Ce marqueur doit, en outre, remplir ce qu’il est convenu d’appeler le Main-benefit-Test ou test de l’avantage principal. A travers ce test, l’un des avantages principaux du dispositif doit être un avantage fiscal, qui peut aussi être présent à l’étranger. Néanmoins, certaines caractéristiques ne nécessitent pas de procéder au test de l’avantage principal et entraînent automatiquement une obligation de déclaration. Parmi ces dernières figurent les paiements effectués auprès de paradis fiscaux.

Délai à respecter dans la communication des dispositifs transfrontières aux autorités fiscales

La communication des dispositifs transfrontières doit être effectuée dans un délai maximum de 30 jours. Différents points de départ sont prévus. La date intervenant le plus tôt est retenue. Le point de départ du délai peut être soit le lendemain :

  • de l’assistance ou du conseil par l’intermédiaire au client aux fins de mise en œuvre du dispositif transfrontière,
  • du jour où le dispositif transfrontière est prêt à être mis en œuvre,
  • du jour où la première étape de la mise en œuvre de ce dispositif a été accomplie.

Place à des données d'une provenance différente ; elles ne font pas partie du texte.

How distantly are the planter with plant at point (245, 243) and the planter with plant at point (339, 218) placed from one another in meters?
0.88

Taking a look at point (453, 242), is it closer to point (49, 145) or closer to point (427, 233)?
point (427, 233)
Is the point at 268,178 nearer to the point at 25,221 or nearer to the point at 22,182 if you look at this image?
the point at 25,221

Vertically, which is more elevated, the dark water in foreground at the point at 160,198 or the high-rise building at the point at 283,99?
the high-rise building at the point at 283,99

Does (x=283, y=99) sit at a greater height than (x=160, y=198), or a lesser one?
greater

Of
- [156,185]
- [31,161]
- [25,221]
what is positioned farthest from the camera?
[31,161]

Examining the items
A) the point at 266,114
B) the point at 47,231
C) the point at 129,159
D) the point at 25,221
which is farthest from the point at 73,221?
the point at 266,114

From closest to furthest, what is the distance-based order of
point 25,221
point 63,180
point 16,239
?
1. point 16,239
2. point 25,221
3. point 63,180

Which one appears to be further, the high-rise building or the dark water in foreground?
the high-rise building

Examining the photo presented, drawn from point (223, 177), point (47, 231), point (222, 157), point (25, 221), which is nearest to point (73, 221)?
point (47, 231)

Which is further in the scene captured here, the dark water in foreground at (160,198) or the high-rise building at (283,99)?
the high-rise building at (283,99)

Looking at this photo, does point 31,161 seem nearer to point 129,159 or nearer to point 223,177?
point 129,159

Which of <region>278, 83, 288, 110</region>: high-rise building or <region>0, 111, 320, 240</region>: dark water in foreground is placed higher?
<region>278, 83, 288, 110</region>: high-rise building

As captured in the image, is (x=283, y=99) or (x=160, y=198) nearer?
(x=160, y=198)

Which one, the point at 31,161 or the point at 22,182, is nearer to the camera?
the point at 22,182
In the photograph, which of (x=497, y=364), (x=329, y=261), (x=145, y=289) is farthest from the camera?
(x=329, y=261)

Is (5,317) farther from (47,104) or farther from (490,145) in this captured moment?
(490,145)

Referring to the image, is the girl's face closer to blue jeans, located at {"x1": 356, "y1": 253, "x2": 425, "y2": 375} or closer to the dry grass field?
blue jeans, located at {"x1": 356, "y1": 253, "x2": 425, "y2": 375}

Il est très important de relever que la loi allemande a un effet rétroactif, c’est-à-dire qu’elle est applicable à des situations antérieures à son entrée en vigueur. En effet, les dispositifs transfrontières mis en place entre le 25 juin 2018 et le 30 juin 2020 doivent être déclarés aux autorités fiscales allemandes entre le 1er juillet et le 31 août 2020.

Quant aux dispositifs transfrontières mis en place ou préparés à partir du 1er juillet 2020, les intermédiaires et dans certains cas, les contribuables, devront déclarer ces dispositifs dans un délai de 30 jours, comme le prévoit la loi du 21 décembre 2019.

Sanction du non-respect de l’obligation de déclaration

La directive européenne du 25 mai 2018 laisse aux Etats membres la faculté de prévoir des sanctions appropriées contre la violation des règles nationales mettant en œuvre la directive. Le législateur allemand a choisi de sanctionner la violation de l’obligation de déclaration de dispositif transfrontière par une amende de 25 000 euros. Aucune distinction n’a été faite entre une déclaration inexacte, incomplète ou manquante.

Quelle attitude adopter dans l’entreprise en Allemagne ?

Etant donné que la loi allemande du 21 décembre 2019, comme la directive européenne du 25 mai 2018, s’applique à un grand nombre de situations (voir notamment les marqueurs précédemment évoqués) et que la définition de nombreux marqueurs est imprécise, il est conseillé aux entreprises de redoubler de vigilance. Cela s’applique notamment aux groupes de sociétés français ayant des filiales en Allemagne, même si les amendes allemandes ne sont pas très élevées comparativement à celles prévues par d’autres Etats membres comme la Pologne.

Afin d’éviter toute sanction, il est conseillé aux groupes ayant des implantations allemandes d’effectuer une analyse pour vérifier quelles transactions de l’entreprise remplissent les caractéristiques appelées marqueurs et le Main-benefit-test.

En résumé, on note que les professionnels de la fiscalité ont une responsabilité supplémentaire, qui s’ajoute à celle liée aux déclarations de blanchiment d’argent. Les conseillers deviennent en Allemagne comme dans le reste de l’Europe de plus en plus les collaborateurs contraints du fisc. Des dépenses supplémentaires d’une très grande ampleur sont à craindre pour les professionnels de la fiscalité ainsi que pour les contribuables.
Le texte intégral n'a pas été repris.